Огни прожекторов освещали поле стадиона подобно лампам, освещающим гигантскую операционную, сосредоточиваясь на центре действия и скрывая в тени сидящих по сторонам зрителей. Обе команды выстроились друг против друга, кое-кто из игроков нервно переминался с ноги на ногу, и почти все беспрерывно жевали резинку. Монсеньор Фрэнсис Ксавьер О'Хэнрэхэнти, круглая физиономия которого, похожая на голландский сыр, излучала благоволение к людям и подчеркивала своим выражением важность происходящего, представлял своих игроков улыбающемуся губернатору. От улыбки лицо губернатора покрылось густой сетью морщинок, он стал похож на азиата. Как и подобает в подобных случаях, он беседовал со спортсменами, словно каждый из них представлял для него огромный интерес, но стоял он слишком далеко, слов не было слышно.

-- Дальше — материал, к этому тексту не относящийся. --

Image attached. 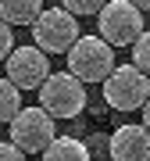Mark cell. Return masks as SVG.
I'll return each instance as SVG.
<instances>
[{
  "mask_svg": "<svg viewBox=\"0 0 150 161\" xmlns=\"http://www.w3.org/2000/svg\"><path fill=\"white\" fill-rule=\"evenodd\" d=\"M132 4H136V7H139V11H143V14L150 11V0H132Z\"/></svg>",
  "mask_w": 150,
  "mask_h": 161,
  "instance_id": "e0dca14e",
  "label": "cell"
},
{
  "mask_svg": "<svg viewBox=\"0 0 150 161\" xmlns=\"http://www.w3.org/2000/svg\"><path fill=\"white\" fill-rule=\"evenodd\" d=\"M111 158L115 161H150V132L143 125H118L111 132Z\"/></svg>",
  "mask_w": 150,
  "mask_h": 161,
  "instance_id": "ba28073f",
  "label": "cell"
},
{
  "mask_svg": "<svg viewBox=\"0 0 150 161\" xmlns=\"http://www.w3.org/2000/svg\"><path fill=\"white\" fill-rule=\"evenodd\" d=\"M7 129H11V143L22 150V154H40V150L57 136L54 115H46L40 104H36V108H18L11 115V122H7Z\"/></svg>",
  "mask_w": 150,
  "mask_h": 161,
  "instance_id": "8992f818",
  "label": "cell"
},
{
  "mask_svg": "<svg viewBox=\"0 0 150 161\" xmlns=\"http://www.w3.org/2000/svg\"><path fill=\"white\" fill-rule=\"evenodd\" d=\"M18 108H22V90L4 75V79H0V125H7Z\"/></svg>",
  "mask_w": 150,
  "mask_h": 161,
  "instance_id": "8fae6325",
  "label": "cell"
},
{
  "mask_svg": "<svg viewBox=\"0 0 150 161\" xmlns=\"http://www.w3.org/2000/svg\"><path fill=\"white\" fill-rule=\"evenodd\" d=\"M132 64H136L143 75H150V29H143V32L132 40Z\"/></svg>",
  "mask_w": 150,
  "mask_h": 161,
  "instance_id": "7c38bea8",
  "label": "cell"
},
{
  "mask_svg": "<svg viewBox=\"0 0 150 161\" xmlns=\"http://www.w3.org/2000/svg\"><path fill=\"white\" fill-rule=\"evenodd\" d=\"M0 161H25V154L7 140V143H0Z\"/></svg>",
  "mask_w": 150,
  "mask_h": 161,
  "instance_id": "9a60e30c",
  "label": "cell"
},
{
  "mask_svg": "<svg viewBox=\"0 0 150 161\" xmlns=\"http://www.w3.org/2000/svg\"><path fill=\"white\" fill-rule=\"evenodd\" d=\"M11 47H14V32H11V25H7L4 18H0V61H4L7 54H11Z\"/></svg>",
  "mask_w": 150,
  "mask_h": 161,
  "instance_id": "5bb4252c",
  "label": "cell"
},
{
  "mask_svg": "<svg viewBox=\"0 0 150 161\" xmlns=\"http://www.w3.org/2000/svg\"><path fill=\"white\" fill-rule=\"evenodd\" d=\"M7 79L18 90H36L40 82L50 75V54H43L40 47H11V54L4 58Z\"/></svg>",
  "mask_w": 150,
  "mask_h": 161,
  "instance_id": "52a82bcc",
  "label": "cell"
},
{
  "mask_svg": "<svg viewBox=\"0 0 150 161\" xmlns=\"http://www.w3.org/2000/svg\"><path fill=\"white\" fill-rule=\"evenodd\" d=\"M61 7L68 14H75V18H89V14H97L104 7V0H61Z\"/></svg>",
  "mask_w": 150,
  "mask_h": 161,
  "instance_id": "4fadbf2b",
  "label": "cell"
},
{
  "mask_svg": "<svg viewBox=\"0 0 150 161\" xmlns=\"http://www.w3.org/2000/svg\"><path fill=\"white\" fill-rule=\"evenodd\" d=\"M40 158L43 161H89V147L75 136H54L40 150Z\"/></svg>",
  "mask_w": 150,
  "mask_h": 161,
  "instance_id": "9c48e42d",
  "label": "cell"
},
{
  "mask_svg": "<svg viewBox=\"0 0 150 161\" xmlns=\"http://www.w3.org/2000/svg\"><path fill=\"white\" fill-rule=\"evenodd\" d=\"M68 72L79 82H104L107 72L115 68V47L100 36H75V43L68 47Z\"/></svg>",
  "mask_w": 150,
  "mask_h": 161,
  "instance_id": "6da1fadb",
  "label": "cell"
},
{
  "mask_svg": "<svg viewBox=\"0 0 150 161\" xmlns=\"http://www.w3.org/2000/svg\"><path fill=\"white\" fill-rule=\"evenodd\" d=\"M150 97V75H143L136 64H115L104 79V100L115 111H139Z\"/></svg>",
  "mask_w": 150,
  "mask_h": 161,
  "instance_id": "277c9868",
  "label": "cell"
},
{
  "mask_svg": "<svg viewBox=\"0 0 150 161\" xmlns=\"http://www.w3.org/2000/svg\"><path fill=\"white\" fill-rule=\"evenodd\" d=\"M139 111H143V129L150 132V97L143 100V108H139Z\"/></svg>",
  "mask_w": 150,
  "mask_h": 161,
  "instance_id": "2e32d148",
  "label": "cell"
},
{
  "mask_svg": "<svg viewBox=\"0 0 150 161\" xmlns=\"http://www.w3.org/2000/svg\"><path fill=\"white\" fill-rule=\"evenodd\" d=\"M36 90L40 108L54 118H79L86 108V82H79L72 72H50Z\"/></svg>",
  "mask_w": 150,
  "mask_h": 161,
  "instance_id": "7a4b0ae2",
  "label": "cell"
},
{
  "mask_svg": "<svg viewBox=\"0 0 150 161\" xmlns=\"http://www.w3.org/2000/svg\"><path fill=\"white\" fill-rule=\"evenodd\" d=\"M29 29H32V40L43 54H64L79 36V18L68 14L64 7H43L29 22Z\"/></svg>",
  "mask_w": 150,
  "mask_h": 161,
  "instance_id": "5b68a950",
  "label": "cell"
},
{
  "mask_svg": "<svg viewBox=\"0 0 150 161\" xmlns=\"http://www.w3.org/2000/svg\"><path fill=\"white\" fill-rule=\"evenodd\" d=\"M43 11V0H0V18L7 25H29Z\"/></svg>",
  "mask_w": 150,
  "mask_h": 161,
  "instance_id": "30bf717a",
  "label": "cell"
},
{
  "mask_svg": "<svg viewBox=\"0 0 150 161\" xmlns=\"http://www.w3.org/2000/svg\"><path fill=\"white\" fill-rule=\"evenodd\" d=\"M143 29V11L132 0H104V7L97 11V36L111 47H132Z\"/></svg>",
  "mask_w": 150,
  "mask_h": 161,
  "instance_id": "3957f363",
  "label": "cell"
}]
</instances>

Время от времени в перекрестие оптического прицела попадала то его голова, то шея, то грудь. Губернатор начал пожимать руки игрокам другой команды. Улыбка монсеньора теперь несколько поблекла, зато щеки губернатора раздулись от восторга. Он был в глазах широкой публики само восхищение, олицетворение порядочного человека. И вот, наконец, его подводят к углу трибун стадиона, где часть бетонного выступа задрапирована флагом штата. Губернатор произносит короткую и весьма энергичную речь, отмеченную печатью того самого запинающегося красноречия, благодаря которому он приобрел стольких друзей, ибо оно характеризовало его как человека, в коем ясность ума сочеталась со множеством очаровательных недостатков. Понять, что он говорит, не мог никто, поскольку микрофоны были не в порядке и из громкоговорителей вырывался лишь оглушительный свист. Вот перерезана лента, и полотнище флага соскользнуло, открыв памятную доску с барельефами мужчины и женщины — благотворителей, пожертвовавших деньги на строительство стадиона. Девушки, дирижирующие восторгами толпы, запрыгали вокруг, размахивая вычурными жезлами и полупристойно двигая коленками. Губернатор начал взбираться по ступенькам на свое место, повернувшись вполоборота к монсеньору и с явным интересом обсуждая с ним что-то. В перекрестии прицела вырисовывалась его голова, затем шея, затем спина. Волна дыма скрыла его.